**Text block:**
Segment Open
Closed bernhardreiter closed 4 years ago
@pettai this is the issue to document the extended use cases, which cannot be solved by the existing MISPFeedOutputBot
.
My current understanding is that the API approach will offer more flexibility and and additional possibilities to model a workflow. I'll start with a basic output bot using the api via pymisp under this assumption. Clarifications and details for the workflow are welcome anytime. ;)
I really want to stress out that a module adding IntelMQ events directly into MISP need to have serious filter configuration in place, or it will add way too many entries in MISP: It is not realistic to add 100k events a day in a single MISP event.
@Rafiot what would be a useful, sensible upper limit?
@Rafiot what would be a useful, sensible upper limit?
You could also disable correlation for the data you insert
So, the way we use MISP today and push in data via the API, is that we create new events per push (we do not open a per-day event and add attributes/objects in there for every update). We also do a pre-check that the new data isn't in MISP already, to avoid inserting multiple events with the same data. I understand that the feeds works differently, creating a per-day event and append objects/attributes over the day each time it's updated. Except for minimizing the amount of events, I don't see advantages with this approach. But I guess it's a matter of how much data you process... And so far I haven't seen a problem with our (former) approach yet...
Segment Closed
**Directions:** Write out the entire thread above about sending IntelMQ events into MISP, word for word.

**Information given:**
Segment Open
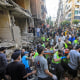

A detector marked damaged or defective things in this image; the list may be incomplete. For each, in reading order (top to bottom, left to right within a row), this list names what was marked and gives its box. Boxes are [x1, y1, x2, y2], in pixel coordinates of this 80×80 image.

damaged building [0, 0, 33, 49]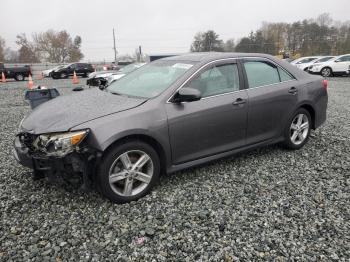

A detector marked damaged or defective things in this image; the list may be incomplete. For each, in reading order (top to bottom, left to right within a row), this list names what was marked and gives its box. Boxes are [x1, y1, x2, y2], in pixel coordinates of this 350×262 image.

crushed front end [13, 130, 100, 190]
broken headlight [33, 130, 89, 157]
crumpled hood [20, 88, 146, 134]
damaged toyota camry [12, 51, 326, 203]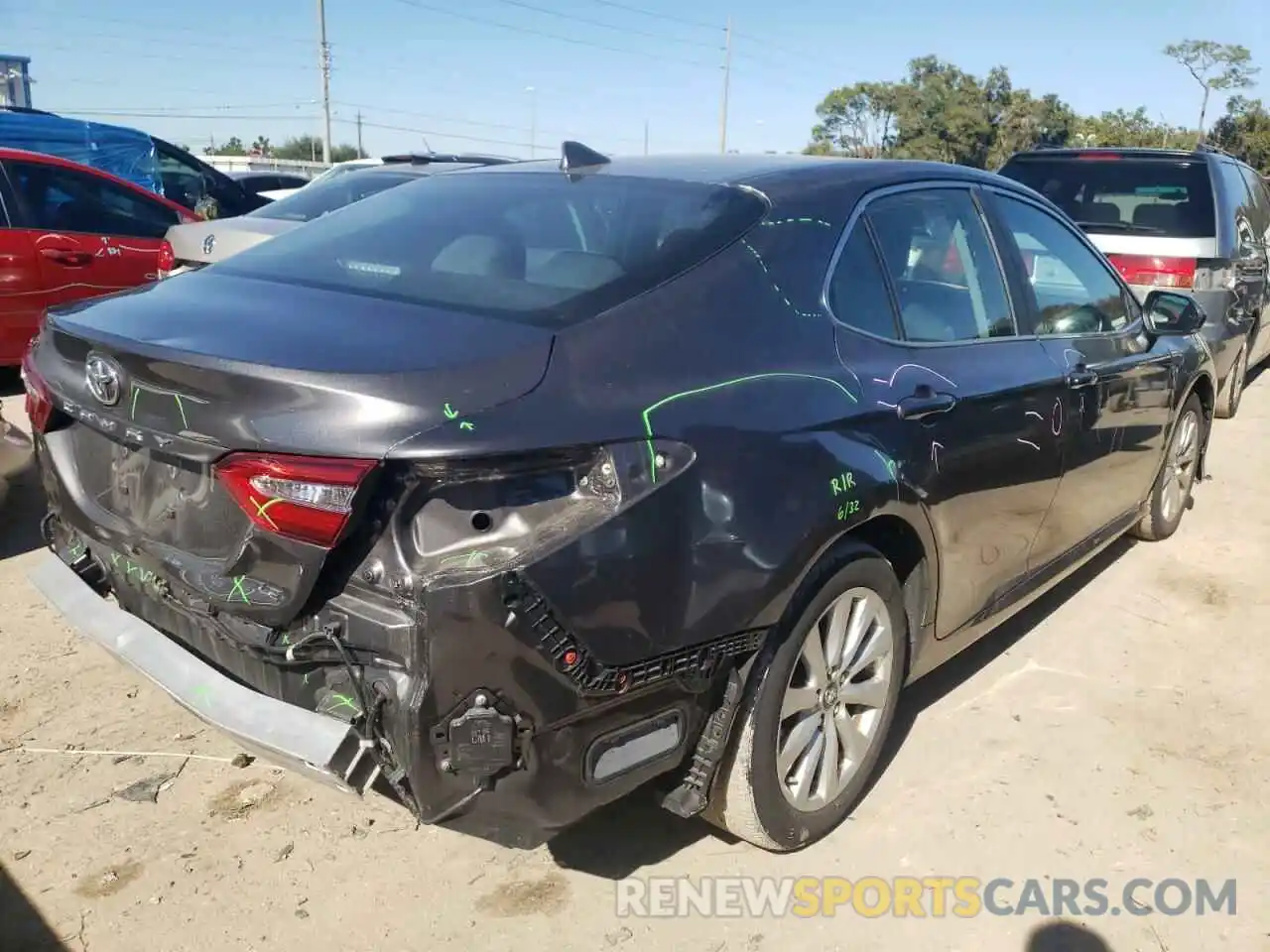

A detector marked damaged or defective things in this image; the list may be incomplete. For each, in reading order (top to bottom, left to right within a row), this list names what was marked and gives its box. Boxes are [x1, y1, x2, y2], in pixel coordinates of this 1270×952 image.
Segment Closed
**Output for this exercise:**
Closed bernhardreiter closed 4 years ago
@pettai this is the issue to document the extended use cases, which cannot be solved by the existing MISPFeedOutputBot
.
My current understanding is that the API approach will offer more flexibility and and additional possibilities to model a workflow. I'll start with a basic output bot using the api via pymisp under this assumption. Clarifications and details for the workflow are welcome anytime. ;)
I really want to stress out that a module adding IntelMQ events directly into MISP need to have serious filter configuration in place, or it will add way too many entries in MISP: It is not realistic to add 100k events a day in a single MISP event.
@Rafiot what would be a useful, sensible upper limit?
@Rafiot what would be a useful, sensible upper limit?
You could also disable correlation for the data you insert
So, the way we use MISP today and push in data via the API, is that we create new events per push (we do not open a per-day event and add attributes/objects in there for every update). We also do a pre-check that the new data isn't in MISP already, to avoid inserting multiple events with the same data. I understand that the feeds works differently, creating a per-day event and append objects/attributes over the day each time it's updated. Except for minimizing the amount of events, I don't see advantages with this approach. But I guess it's a matter of how much data you process... And so far I haven't seen a problem with our (former) approach yet...